## Spatial question records
## begin

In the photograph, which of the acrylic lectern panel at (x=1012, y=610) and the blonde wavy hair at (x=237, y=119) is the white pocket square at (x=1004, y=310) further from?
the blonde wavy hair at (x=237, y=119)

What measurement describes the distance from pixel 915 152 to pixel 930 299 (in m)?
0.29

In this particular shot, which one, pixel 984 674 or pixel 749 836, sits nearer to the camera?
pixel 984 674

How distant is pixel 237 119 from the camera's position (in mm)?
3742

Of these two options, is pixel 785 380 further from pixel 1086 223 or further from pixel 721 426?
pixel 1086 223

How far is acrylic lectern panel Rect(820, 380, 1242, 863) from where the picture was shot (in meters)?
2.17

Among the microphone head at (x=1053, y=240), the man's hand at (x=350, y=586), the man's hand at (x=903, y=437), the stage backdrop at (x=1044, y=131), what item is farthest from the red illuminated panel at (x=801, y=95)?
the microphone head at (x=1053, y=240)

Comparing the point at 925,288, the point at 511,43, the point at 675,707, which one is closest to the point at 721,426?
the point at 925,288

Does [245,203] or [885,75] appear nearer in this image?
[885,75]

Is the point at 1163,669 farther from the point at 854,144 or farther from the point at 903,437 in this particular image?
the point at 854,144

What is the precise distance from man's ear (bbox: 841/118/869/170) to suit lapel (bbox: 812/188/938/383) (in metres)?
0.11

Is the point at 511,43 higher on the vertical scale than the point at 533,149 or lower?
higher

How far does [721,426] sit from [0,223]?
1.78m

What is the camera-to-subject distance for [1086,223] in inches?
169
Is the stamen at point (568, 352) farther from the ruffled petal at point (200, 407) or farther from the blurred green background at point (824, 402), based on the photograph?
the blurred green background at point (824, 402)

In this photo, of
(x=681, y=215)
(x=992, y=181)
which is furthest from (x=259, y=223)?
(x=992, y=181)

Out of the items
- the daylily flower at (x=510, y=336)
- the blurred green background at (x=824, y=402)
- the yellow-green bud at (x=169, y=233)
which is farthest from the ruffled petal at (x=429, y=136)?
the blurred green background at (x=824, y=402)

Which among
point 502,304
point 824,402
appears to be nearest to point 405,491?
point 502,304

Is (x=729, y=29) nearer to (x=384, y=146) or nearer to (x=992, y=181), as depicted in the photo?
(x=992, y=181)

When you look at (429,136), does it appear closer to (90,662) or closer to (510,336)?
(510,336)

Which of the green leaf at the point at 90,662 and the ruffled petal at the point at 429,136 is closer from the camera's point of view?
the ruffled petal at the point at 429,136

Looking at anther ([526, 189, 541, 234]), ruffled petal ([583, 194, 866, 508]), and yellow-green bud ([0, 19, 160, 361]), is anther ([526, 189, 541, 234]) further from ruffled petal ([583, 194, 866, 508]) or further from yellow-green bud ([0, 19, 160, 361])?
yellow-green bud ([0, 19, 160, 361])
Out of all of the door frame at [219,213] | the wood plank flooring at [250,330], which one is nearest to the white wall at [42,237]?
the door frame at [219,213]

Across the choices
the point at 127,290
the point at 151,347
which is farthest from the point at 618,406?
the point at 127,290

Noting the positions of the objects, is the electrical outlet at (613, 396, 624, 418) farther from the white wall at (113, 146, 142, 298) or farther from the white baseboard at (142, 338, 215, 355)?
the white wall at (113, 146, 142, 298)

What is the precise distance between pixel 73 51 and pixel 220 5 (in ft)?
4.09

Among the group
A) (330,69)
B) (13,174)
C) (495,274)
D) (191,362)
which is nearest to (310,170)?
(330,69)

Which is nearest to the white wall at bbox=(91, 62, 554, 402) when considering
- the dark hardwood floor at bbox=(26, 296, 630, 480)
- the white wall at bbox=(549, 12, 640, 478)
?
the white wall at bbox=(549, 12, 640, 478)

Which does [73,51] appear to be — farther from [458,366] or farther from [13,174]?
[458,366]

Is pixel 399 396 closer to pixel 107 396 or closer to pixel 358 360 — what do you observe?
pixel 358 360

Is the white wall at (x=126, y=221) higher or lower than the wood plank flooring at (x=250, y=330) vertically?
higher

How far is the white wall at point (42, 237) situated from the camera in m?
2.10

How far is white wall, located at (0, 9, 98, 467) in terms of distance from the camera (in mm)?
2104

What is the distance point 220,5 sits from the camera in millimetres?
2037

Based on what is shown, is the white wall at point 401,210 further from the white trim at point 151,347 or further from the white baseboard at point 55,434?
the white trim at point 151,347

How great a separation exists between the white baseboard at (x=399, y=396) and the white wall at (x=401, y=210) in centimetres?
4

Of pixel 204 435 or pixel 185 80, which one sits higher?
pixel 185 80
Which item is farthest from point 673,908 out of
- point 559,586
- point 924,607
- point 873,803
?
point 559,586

## end

## Task details
Print from the line containing "Which does [73,51]" to the last line above, exactly as written.

## Response to the task
Which does [73,51] appear to be — farther from [458,366] or farther from [13,174]?
[458,366]

Is pixel 399 396 closer to pixel 107 396 or closer to pixel 358 360 — what do you observe?
pixel 358 360

Is the white wall at (x=126, y=221) higher or lower than the wood plank flooring at (x=250, y=330) vertically?
higher

How far is the white wall at point (42, 237) situated from the camera in m?
2.10

How far is white wall, located at (0, 9, 98, 467) in terms of distance from the camera (in mm)?
2104

What is the distance point 220,5 sits from the camera in millimetres?
2037

Based on what is shown, is the white wall at point 401,210 further from the white trim at point 151,347 or further from the white baseboard at point 55,434?
the white trim at point 151,347

How great a separation exists between the white baseboard at (x=399, y=396) and the white wall at (x=401, y=210) in centimetres?
4

Of pixel 204 435 or pixel 185 80, which one sits higher?
pixel 185 80
Which item is farthest from point 673,908 out of
- point 559,586
- point 924,607
- point 873,803
?
point 559,586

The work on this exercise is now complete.